Beim sekundären Blepharospasmus geht es vorrangig um eine therapeutische Intervention bei der bestehenden Grunderkrankung, die den Lidkrampf verursacht hat. Hier ist der Blepharospasmus lediglich das Begleitphänomen einer auslösenden Erkrankung, die entsprechend behandelt werden muss.

Verlauf und Prognose des Lidkrampfs

Bei einem Lidkrampf ist das zeitnahe Aufsuchen eines Arztes sinnvoll. Unbehandelt kann sich mit der Zeit die Frequenz des Blinzelns drastisch erhöhen und die Lebensqualität deutlich beeinträchtigen. Die Prognose richtet sich wesentlich danach, ob eine Ursache für das Krankheitsbild gefunden werden kann. In dem Fall verschwindet üblicherweise der Blepharospasmus durch die Behandlung und Heilung der Ursprungserkrankung.
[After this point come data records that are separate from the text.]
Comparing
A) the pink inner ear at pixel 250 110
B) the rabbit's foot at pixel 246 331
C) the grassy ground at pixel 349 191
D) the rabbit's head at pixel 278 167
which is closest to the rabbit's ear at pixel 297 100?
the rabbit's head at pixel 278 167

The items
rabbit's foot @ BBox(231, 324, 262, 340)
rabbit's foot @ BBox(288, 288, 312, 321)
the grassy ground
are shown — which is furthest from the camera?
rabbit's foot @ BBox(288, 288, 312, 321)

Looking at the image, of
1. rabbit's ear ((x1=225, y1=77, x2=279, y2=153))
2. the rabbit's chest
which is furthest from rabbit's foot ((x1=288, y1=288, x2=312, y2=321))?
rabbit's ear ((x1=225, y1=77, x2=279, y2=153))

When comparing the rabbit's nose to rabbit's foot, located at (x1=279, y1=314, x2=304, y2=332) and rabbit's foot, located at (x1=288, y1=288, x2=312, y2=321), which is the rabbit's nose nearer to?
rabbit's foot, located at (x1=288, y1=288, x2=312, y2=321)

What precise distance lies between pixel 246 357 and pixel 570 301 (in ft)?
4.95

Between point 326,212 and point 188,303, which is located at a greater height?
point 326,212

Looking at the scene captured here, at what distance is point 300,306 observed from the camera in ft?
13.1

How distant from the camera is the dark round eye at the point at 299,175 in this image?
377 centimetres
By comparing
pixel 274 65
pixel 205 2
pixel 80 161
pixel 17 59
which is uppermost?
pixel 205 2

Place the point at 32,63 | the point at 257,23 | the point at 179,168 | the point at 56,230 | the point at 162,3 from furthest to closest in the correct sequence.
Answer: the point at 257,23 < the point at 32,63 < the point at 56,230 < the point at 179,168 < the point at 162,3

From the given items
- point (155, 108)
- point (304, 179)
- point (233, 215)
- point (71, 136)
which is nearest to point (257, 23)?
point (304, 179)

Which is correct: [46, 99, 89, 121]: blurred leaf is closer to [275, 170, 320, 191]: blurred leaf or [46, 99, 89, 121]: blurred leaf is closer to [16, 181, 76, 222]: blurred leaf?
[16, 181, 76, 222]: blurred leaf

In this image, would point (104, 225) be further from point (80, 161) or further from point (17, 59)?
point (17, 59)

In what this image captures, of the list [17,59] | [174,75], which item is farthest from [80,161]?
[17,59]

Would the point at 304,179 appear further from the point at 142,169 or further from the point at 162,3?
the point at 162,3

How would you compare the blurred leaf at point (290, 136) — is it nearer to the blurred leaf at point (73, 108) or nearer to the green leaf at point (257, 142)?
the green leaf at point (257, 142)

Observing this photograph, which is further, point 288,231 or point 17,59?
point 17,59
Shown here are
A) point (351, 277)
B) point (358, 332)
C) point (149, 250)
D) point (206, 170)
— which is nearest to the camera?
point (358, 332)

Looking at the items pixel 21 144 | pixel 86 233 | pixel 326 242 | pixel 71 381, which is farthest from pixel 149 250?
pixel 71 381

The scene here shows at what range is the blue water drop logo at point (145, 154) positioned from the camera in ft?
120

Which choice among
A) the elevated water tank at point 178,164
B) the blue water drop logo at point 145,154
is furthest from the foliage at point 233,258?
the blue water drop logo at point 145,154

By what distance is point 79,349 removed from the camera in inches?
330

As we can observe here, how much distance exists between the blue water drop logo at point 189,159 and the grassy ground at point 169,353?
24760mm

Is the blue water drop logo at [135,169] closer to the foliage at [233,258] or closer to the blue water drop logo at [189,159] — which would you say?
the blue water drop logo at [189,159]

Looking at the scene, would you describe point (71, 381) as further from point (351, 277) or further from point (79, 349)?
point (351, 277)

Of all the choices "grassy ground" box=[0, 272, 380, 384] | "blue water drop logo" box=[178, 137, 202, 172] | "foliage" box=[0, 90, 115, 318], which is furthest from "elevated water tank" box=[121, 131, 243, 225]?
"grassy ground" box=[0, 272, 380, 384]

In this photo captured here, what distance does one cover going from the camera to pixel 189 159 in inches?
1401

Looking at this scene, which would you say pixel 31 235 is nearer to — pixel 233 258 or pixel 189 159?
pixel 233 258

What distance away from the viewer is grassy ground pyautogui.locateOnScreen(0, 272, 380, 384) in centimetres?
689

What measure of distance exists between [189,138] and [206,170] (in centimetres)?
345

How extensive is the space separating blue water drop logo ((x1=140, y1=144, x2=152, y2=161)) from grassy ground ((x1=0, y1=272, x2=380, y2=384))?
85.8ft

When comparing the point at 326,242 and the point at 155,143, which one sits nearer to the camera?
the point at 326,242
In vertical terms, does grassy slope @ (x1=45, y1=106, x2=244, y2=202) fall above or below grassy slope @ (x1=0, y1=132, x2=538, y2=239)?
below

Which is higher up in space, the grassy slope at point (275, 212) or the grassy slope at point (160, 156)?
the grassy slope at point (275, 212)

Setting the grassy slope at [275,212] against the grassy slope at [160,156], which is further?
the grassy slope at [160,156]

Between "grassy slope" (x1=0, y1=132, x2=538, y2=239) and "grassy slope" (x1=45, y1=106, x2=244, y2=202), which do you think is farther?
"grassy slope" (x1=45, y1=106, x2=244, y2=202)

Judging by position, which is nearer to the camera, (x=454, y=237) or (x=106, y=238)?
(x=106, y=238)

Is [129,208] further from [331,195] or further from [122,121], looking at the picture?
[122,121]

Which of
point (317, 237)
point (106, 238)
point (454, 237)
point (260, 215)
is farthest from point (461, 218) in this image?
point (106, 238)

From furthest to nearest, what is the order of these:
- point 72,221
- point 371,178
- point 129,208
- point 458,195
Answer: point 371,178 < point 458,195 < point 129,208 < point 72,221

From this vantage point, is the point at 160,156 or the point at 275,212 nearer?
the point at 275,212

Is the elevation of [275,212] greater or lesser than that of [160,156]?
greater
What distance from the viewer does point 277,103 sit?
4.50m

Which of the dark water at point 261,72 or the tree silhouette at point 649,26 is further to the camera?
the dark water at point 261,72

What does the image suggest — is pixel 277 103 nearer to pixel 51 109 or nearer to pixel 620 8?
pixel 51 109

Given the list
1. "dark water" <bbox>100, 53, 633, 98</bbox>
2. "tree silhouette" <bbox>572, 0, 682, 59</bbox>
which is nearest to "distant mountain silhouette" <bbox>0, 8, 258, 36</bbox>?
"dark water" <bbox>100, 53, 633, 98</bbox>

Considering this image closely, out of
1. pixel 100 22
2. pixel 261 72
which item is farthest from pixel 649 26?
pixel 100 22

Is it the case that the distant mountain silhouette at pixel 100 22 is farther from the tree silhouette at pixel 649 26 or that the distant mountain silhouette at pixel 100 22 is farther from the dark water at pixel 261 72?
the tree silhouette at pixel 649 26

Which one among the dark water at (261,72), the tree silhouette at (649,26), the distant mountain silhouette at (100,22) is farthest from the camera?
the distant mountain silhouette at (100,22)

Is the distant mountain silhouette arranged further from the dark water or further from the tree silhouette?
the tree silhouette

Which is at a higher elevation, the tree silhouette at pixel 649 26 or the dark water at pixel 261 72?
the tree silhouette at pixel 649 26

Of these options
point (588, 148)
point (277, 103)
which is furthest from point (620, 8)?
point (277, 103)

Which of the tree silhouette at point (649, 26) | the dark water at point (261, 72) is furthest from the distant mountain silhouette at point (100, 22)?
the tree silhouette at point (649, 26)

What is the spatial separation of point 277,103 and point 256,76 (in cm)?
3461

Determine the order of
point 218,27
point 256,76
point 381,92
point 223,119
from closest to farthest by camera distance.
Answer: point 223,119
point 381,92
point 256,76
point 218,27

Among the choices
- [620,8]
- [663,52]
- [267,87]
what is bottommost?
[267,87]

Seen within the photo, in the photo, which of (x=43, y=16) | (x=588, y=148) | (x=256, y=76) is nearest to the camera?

Wird kein Auslöser gefunden, lässt sich zumindest die Symptomatik durch regelmäßige Botulinumtoxin-Injektionen gut regulieren. In einigen Fällen verändert sich die Optik des Augenlids durch einen langen fortdauernden Lidkrampf. Dies zeigt sich beispielsweise in Form eines herabhängenden Lids. Bei Bedarf kann dies durch einen chirurgischen Eingriff reguliert werden. Falls keine andere Möglichkeit erfolgreich ist, lässt sich der zuständige Muskel auch vollständig entfernen.

Konkrete vorbeugende Maßnahmen, die einen Lidkrampf verhindern, sind nicht bekannt. Im besten Fall wird allzu starkes Sonnenlicht beziehungsweise generell besonders helles Licht möglichst vermieden. Auch sehr langes Fernsehen ist wenig hilfreich.

Fazit

Die Vielschichtigkeit auslösender Faktoren macht eine Einschätzung des Verlaufs bei einem Lidkrampf äußerst schwierig. Sinnvoll ist ein Arztbesuch bereits bei den ersten sich wiederholenden Anzeichen. Auch Maßnahmen, die der Reduktion von Stress dienen, gelten als hilfreich. Prinzipiell gilt es eine bestehende Grunderkrankung zu behandeln, um die Symptome zu verhindern. Ohne genaue Ursache können die Symptome eines Lidkrampfs zumindest medikamentös minimiert werden.